Masyarakat dan bahasa adalah entitas yang tidak bisa dipisahkan. Oleh sebab itu, bahasa yang digunakan dalam hidup bermasyarakat bersifat dinamis dan berubah dari waktu ke waktu. Dari dinamika inilah bahasa yang digunakan masyarakat untuk berinteraksi berbeda-beda dari kelompok penutur yang satu dengan yang lain. Perbedaan ini bukan hanya disebabkan oleh sebuah kebudayaan tertentu, namun juga letak geografis dan sifat historis penyebaran bahasa itu sendiri. Berdasarkan Kramsch (1998:3-7), berkaitan dengan kehidupan sosial masyarakat, bahasa merupakan ekpresi dan perwujudan budaya. Sesama masyakrakat pendukung budaya sekaligus penutur suatu bahasa tersebut mempunyai kode linguistik serupa, baik gramatikal, leksikal, fitur fonologi, dan unsur kebahasaan lain, yang mana aspek-aspek spesifik itu tidak sama antara bahasa yang satu dengan bahasa yang lain. Sehingga, satu bahasa selalu mempunyai karakteristik dan ciri linguistik masing-masing.

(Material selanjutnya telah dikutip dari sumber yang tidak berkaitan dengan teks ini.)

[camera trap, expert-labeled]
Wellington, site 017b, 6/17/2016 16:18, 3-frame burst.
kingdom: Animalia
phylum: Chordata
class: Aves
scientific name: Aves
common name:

Terkait dengan unsur kebahasaan, fitur fonetik dan fonologi suatu bahasa mempunyai variasi yang unik. Selain itu, proses penghasilan bunyi dapat diidentifikasi guna penentuan karakteristik bahasa tertentu, yang nantinya wujud bunyi dari proses fonetis itu akan menjadi sesuatu yang unik dalam bahasa. Mengutip ide dari Fromkin dkk (2014:191-192) bahwa terdapat proses produksi bunyi khas dalam fonem tertentu yang diproduksi oleh penutur. Keunikan setiap fonem yang dimiliki penutur tersebut tentu sangat lekat kaitannya dengan kesepakatan pengucapan bahasa tertulis dalam bentuk alfabet setiap kelompok penuturnya. Sehingga, akan ada perbedaan gelombang suara atau bentuk bunyi yang mewakili simbol alfabet yang sama dari bahasa-bahasa tertentu.

Dalam kajian fonetik ini, penulis lebih berfokus terhadap bahasa yang menjadi bahasa primer hampir seluruh penduduk Indonesia, yaitu Bahasa Jawa. Berdasarkan Poedjosoedarmo (1982:5), Bahasa Jawa mempunyai jumlah penutur 47% dari populasi Indonesia, sehingga Bahasa Jawa adalah salah satu bahasa terpenting diantara bahasa-bahasa daerah di Indonesia. Pada kenyataannya, meskipun Bahasa Jawa mempunyai dasar yang sama, setiap daerah memiliki ciri khas masing-masing, baik dari segi diksi maupun fonem yang berkembang dalam interaksi antar penuturnya. Sebagai batasan area kajian, penulis memfokuskan pada Bahasa Jawa yang berkembang di Kabupaten Tuban karena memang beberapa pengucapan fonem, Bahasa Jawa Tuban berbeda dengan dialek Bahasa Jawa yang berkembang, yaitu dialek Surabaya, Yogyakarta, dan Banyumas meskipun Kabupaten Tuban terletak di Jawa Timur yang identic dengan dialek Surabaya.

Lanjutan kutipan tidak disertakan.